To understand why I say this, let us explore a more general definition of conflict of interest - in other words the positions, allegiances or interests that shape the people we are and the decisions that we reach. Some of the most compromising allegiances may be less quantifiable than the fees received from a pharmaceutical company.
Such issues provide part of the reason this debate seems to have become so vitriolic in psychiatry. I believe it taps into a more profound disagreement about the status of drug treatment per se, for what we still call in English "mental disorder". I do not know Giovanni Fava personally, but, from reading his published papers, I would not be surprised if he believes, as I know many social psychiatrists do, that drugs ultimately do not work, or anyway do not work very well, and that psychotherapy or social interventions are superior, or anyway preferable. This is often associated in my experience with a high-minded view that social factors cause or exacerbate mental illness and that ultimate solutions lie in a better society, rather than better medicines. My own position is more or less the opposite of this: I see medicines as holding a primary role for significantly improving the chances that an individual patient may recover from severe psychiatric disorder. I accept the value of pragmatic psychotherapies, but, while drug-placebo differences seem to be magnified by illness severity, psychotherapies tend to look less effective as illness severity increases. Finally, I am pessimistic about social solutions to personal problems. If I have asthma, I want an inhaler: I can complain about the air quality later.
There is a more explicitly political argument, which is also close to the surface in the current controversy. Is the making of money on the back of drug development and sales somehow immoral?
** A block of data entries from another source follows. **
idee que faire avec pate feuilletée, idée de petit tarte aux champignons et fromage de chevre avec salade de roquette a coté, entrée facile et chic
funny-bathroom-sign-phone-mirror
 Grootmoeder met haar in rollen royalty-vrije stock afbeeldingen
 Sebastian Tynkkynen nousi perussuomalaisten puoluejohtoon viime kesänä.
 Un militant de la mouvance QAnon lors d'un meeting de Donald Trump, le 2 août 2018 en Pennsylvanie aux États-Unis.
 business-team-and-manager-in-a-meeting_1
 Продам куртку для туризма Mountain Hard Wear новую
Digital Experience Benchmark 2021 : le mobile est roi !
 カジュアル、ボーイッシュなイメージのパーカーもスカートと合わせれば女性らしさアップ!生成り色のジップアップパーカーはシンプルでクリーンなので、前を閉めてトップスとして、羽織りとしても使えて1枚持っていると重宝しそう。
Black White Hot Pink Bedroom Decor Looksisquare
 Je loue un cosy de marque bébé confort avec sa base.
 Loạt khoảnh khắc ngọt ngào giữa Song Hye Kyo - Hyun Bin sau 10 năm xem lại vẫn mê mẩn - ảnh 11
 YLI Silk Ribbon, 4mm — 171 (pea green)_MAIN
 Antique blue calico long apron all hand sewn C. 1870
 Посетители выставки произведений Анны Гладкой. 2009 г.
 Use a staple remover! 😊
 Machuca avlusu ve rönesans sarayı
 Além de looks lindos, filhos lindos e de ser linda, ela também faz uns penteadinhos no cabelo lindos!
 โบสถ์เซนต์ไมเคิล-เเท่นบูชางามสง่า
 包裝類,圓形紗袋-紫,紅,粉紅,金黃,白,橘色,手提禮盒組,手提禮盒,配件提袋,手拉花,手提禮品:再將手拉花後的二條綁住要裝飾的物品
It is part of a more general political critique of capitalism, whereof Winston Churchill once remarked: "The inherent vice of capitalism is the unequal sharing of blessings; the inherent virtue of socialism is the equal sharing of miseries". Those of us who want to see an improvement in the efficacy, tolerability and use of medicines are bound to accept the capitalism of pharmaceutical companies. Innovation may start in academia, but it can only be delivered by companies. Along with that come marketing, consultancy, and hype, and the countervailing forces of government regulation, attention seeking whistle blowers, newspaper-puffed scandals, etc. It is untidy, but it is how a free society works. In my opinion, my patients have benefited directly and significantly from the new medicines licensed in the last 20 years. And there is no doubt, either, that the first generation drugs were a major breakthrough at the beginning of the psychopharmacological era. They were also no doubt a major source of profit to the companies that made them. However, drug companies are for the most part public companies. In other words, we may all benefit through the employment they create, the taxes they pay and the pension funds that invest in them. Further, they spend much more on medical research than any other sector of the economy.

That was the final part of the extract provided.